Or maybe a different way of doing it?
Problem:
Electrical circuit (12vDC) on my boat is supplied from the battery but on engine start there is a brief voltage drop. This doesnt affect any equipment other than the chartplotter (marine satnav) which shuts down. When re-started it takes a minute to boot up and find itself which can be a touch nervewracking at times!
Some boats deal with this by having the instrumentation powered by a separate battery to the one that is used exclusively for starting the battery, but that isn't really economically viable to retrofit
A friend has suggested that a capacitor and diode will provide adequate temporary power to maintain the voltage until the engine start is finished. The plotter draws maximum 13 watts at minimum operating volatge of 10.8 V.
Is this viable – and if so, what size Cap?
I am not too worried about load dump as there is little else to shed!
Alternatively (it has been suggested) a circuit with a small lead acid gel 12v battery that will cut in when the voltage drops and otherwise charge up when the main circuit voltage is at normal 13+V with engine running etc.
Best Answer
The voltage on a one farad cap will drop one volt per second given a uniform current draw of one ampere. Given three of the four values (capacitance C, acceptable voltage drop V, required hold time T, and current I) one can determine the value of the fourth using the equation CV=IT.
With regard to the capacitor and diode idea, you need to be aware that if one connects a large high-quality initially-discharged capacitor to an "already-on" power supply such as a battery, the cap will try to draw as much current as the supply will put out. It's conceivable a diode alone may work, but it would more likely turn into a "fryode" when the battery is connected; such a direct connection may also seriously damage the battery or the capacitor. Thus, rather than simply using a diode, you should use some kind of circuit which can safely handle that condition (charging a 1 farad cap to 12 volts will require 1200 amps for 10ms, 120 amps for 0.1 second, 12 amps for one second, or 1 amp for twelve seconds).

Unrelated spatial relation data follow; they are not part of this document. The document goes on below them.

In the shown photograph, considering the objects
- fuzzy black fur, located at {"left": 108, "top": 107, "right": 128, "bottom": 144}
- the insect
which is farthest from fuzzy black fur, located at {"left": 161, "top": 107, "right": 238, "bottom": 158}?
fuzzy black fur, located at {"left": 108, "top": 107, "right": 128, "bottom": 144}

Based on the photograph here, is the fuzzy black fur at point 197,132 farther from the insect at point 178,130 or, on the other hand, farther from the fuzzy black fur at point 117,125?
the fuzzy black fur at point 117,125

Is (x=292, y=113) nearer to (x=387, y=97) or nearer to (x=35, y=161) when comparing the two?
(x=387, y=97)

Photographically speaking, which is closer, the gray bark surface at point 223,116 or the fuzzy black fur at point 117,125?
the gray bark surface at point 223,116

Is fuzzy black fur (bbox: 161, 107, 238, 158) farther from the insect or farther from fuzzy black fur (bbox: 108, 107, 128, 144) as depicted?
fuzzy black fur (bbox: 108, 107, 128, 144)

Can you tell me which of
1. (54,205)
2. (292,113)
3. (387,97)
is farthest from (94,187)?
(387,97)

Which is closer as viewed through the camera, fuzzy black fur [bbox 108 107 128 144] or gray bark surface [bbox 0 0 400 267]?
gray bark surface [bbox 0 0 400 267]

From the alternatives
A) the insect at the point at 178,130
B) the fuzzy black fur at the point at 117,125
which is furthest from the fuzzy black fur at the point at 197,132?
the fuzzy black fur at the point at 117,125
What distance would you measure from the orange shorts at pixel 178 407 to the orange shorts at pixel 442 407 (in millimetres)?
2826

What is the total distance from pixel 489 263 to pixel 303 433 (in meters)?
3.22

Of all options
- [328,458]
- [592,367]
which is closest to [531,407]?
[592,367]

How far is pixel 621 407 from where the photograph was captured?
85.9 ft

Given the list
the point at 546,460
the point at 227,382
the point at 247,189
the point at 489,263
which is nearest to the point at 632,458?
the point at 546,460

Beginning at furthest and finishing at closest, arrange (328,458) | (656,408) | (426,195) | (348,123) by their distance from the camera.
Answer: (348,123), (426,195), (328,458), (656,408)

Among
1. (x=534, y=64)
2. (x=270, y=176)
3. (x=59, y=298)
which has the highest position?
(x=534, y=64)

From an efficiency standpoint, you may be best off using a pair of switching-power-supply circuits, one of which would step your capacitor voltage up to some higher voltage, and one of which would step that higher voltage down to whatever your device needs. If your cap is charged to 12 volts, and your circuit will fail when it drops to 10, you'll only be able to use about 30% of your caps energy storage ability (the circuit will fail when the cap still has has about 70% of the energy that was put in). By contrast, if you were to charge a cap up to 35 volts and could operate down to 11 volts, and if you used a switching supply to extract energy from the cap, you could probably utilize more than 80% of the cap's energy storage capability. Given that large caps are expensive, the reduction in cap size may more than make up for the cost of the electronics.